Records of scene-based questions:
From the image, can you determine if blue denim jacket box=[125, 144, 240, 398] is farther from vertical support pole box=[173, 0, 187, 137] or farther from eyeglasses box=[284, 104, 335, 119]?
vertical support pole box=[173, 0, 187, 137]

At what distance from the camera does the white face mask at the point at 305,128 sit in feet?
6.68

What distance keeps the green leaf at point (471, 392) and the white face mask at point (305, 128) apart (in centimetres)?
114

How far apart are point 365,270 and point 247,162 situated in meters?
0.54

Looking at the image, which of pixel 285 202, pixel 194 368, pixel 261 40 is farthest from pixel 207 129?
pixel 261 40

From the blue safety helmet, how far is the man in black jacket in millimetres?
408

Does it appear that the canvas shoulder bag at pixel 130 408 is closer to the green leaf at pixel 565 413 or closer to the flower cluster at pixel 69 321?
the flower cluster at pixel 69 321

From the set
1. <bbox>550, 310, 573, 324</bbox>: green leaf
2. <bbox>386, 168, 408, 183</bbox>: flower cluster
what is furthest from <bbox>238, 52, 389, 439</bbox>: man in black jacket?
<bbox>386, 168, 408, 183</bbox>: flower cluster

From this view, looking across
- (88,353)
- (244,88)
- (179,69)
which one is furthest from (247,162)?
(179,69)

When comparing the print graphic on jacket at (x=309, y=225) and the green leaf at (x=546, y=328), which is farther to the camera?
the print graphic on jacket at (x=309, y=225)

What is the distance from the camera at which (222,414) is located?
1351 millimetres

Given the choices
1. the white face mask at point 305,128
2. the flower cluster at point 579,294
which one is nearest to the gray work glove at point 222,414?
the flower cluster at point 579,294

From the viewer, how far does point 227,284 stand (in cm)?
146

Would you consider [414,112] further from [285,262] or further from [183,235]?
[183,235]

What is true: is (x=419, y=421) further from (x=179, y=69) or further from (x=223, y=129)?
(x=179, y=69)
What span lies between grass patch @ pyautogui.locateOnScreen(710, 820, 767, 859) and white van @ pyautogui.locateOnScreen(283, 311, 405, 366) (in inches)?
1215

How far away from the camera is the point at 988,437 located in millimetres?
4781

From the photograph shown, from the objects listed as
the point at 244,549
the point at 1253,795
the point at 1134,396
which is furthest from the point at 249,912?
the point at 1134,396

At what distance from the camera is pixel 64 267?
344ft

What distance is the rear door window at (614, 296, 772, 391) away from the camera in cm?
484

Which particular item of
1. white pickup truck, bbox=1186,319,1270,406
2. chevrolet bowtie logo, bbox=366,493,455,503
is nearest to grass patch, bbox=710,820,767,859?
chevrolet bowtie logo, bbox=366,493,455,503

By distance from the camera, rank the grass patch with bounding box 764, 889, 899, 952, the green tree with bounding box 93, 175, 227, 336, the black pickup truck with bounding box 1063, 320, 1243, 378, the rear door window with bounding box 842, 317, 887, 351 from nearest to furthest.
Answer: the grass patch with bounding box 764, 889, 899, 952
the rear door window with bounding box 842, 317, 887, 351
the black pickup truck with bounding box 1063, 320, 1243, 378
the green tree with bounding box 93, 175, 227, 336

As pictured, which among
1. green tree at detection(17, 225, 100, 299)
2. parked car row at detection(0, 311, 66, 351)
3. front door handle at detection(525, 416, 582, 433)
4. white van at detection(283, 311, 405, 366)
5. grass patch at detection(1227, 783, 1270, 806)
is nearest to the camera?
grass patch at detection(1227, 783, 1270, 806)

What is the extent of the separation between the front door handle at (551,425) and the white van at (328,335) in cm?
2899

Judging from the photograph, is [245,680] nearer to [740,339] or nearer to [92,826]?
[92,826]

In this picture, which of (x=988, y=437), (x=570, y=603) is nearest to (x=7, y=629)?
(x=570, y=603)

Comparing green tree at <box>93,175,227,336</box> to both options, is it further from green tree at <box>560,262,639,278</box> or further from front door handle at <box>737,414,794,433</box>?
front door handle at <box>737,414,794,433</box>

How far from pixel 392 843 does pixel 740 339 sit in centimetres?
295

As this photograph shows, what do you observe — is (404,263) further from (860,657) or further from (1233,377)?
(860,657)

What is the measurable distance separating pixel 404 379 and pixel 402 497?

TASK TO COMPLETE: In all of the material above, rename "white face mask" to "cloth face mask" and leave every other line and word as it is.

RESPONSE TO THIS TASK:
From the image, can you determine if blue denim jacket box=[125, 144, 240, 398] is farther from vertical support pole box=[173, 0, 187, 137] or farther from eyeglasses box=[284, 104, 335, 119]?
vertical support pole box=[173, 0, 187, 137]

At what distance from the camera does the cloth face mask at the point at 305,128 sit in feet?
6.68

What distance keeps the green leaf at point (471, 392) and the cloth face mask at point (305, 128) apart (in centimetres)?
114

How far apart are point 365,270 and point 247,162 situated in meters?
0.54

Looking at the image, which of pixel 285 202, pixel 194 368, pixel 261 40 is farthest from pixel 207 129?
pixel 261 40

From the blue safety helmet, how far is the man in black jacket in millimetres?
408

Does it appear that the canvas shoulder bag at pixel 130 408 is closer to the green leaf at pixel 565 413 or closer to the flower cluster at pixel 69 321?
the flower cluster at pixel 69 321

From the set
1. <bbox>550, 310, 573, 324</bbox>: green leaf
2. <bbox>386, 168, 408, 183</bbox>: flower cluster
what is furthest from <bbox>238, 52, 389, 439</bbox>: man in black jacket?
<bbox>386, 168, 408, 183</bbox>: flower cluster

From this view, looking across
- (88,353)
- (244,88)
- (179,69)
which one is furthest from (247,162)?
(179,69)

When comparing the print graphic on jacket at (x=309, y=225) and the green leaf at (x=546, y=328), which is farther to the camera?
the print graphic on jacket at (x=309, y=225)

What is the distance from the camera at which (222,414) is located?
1351 millimetres

Given the choices
1. the cloth face mask at point 305,128
2. the flower cluster at point 579,294
which one is nearest to the gray work glove at point 222,414?
the flower cluster at point 579,294

From the viewer, how far does point 227,284 stand (in cm)?
146

Would you consider [414,112] further from [285,262] or further from [183,235]?
[183,235]

What is true: is (x=419, y=421) further from (x=179, y=69) or further from (x=223, y=129)?
(x=179, y=69)
What span lies between grass patch @ pyautogui.locateOnScreen(710, 820, 767, 859) and white van @ pyautogui.locateOnScreen(283, 311, 405, 366) (in inches)?
1215

How far away from the camera is the point at 988,437 located in millimetres?
4781

From the photograph shown, from the objects listed as
the point at 244,549
the point at 1253,795
the point at 1134,396
which is furthest from the point at 249,912?
the point at 1134,396

At what distance from the camera is pixel 64 267?
344ft

What distance is the rear door window at (614, 296, 772, 391) away from the camera in cm?
484

Which particular item of
1. white pickup truck, bbox=1186,319,1270,406
2. chevrolet bowtie logo, bbox=366,493,455,503
is nearest to grass patch, bbox=710,820,767,859?
chevrolet bowtie logo, bbox=366,493,455,503

By distance from the camera, rank the grass patch with bounding box 764, 889, 899, 952, the green tree with bounding box 93, 175, 227, 336, the black pickup truck with bounding box 1063, 320, 1243, 378, the rear door window with bounding box 842, 317, 887, 351 from nearest to furthest.
Answer: the grass patch with bounding box 764, 889, 899, 952
the rear door window with bounding box 842, 317, 887, 351
the black pickup truck with bounding box 1063, 320, 1243, 378
the green tree with bounding box 93, 175, 227, 336

As pictured, which among
1. green tree at detection(17, 225, 100, 299)
2. parked car row at detection(0, 311, 66, 351)
3. front door handle at detection(525, 416, 582, 433)
4. white van at detection(283, 311, 405, 366)
5. grass patch at detection(1227, 783, 1270, 806)
is nearest to the camera?
grass patch at detection(1227, 783, 1270, 806)

What is the extent of the separation between the front door handle at (551,425) and the white van at (328,335) in cm?
2899

Judging from the photograph, is [245,680] nearer to [740,339] or nearer to [92,826]?
[92,826]

In this picture, which of (x=988, y=437), (x=570, y=603) is nearest to (x=7, y=629)?
(x=570, y=603)

Comparing green tree at <box>93,175,227,336</box> to both options, is it further from green tree at <box>560,262,639,278</box> or further from front door handle at <box>737,414,794,433</box>?
front door handle at <box>737,414,794,433</box>

How far from pixel 392 843 does pixel 740 339 sit in centimetres?
295

As this photograph shows, what do you observe — is (404,263) further from (860,657) or further from (1233,377)?
(860,657)

What is the measurable distance separating pixel 404 379 and pixel 402 497?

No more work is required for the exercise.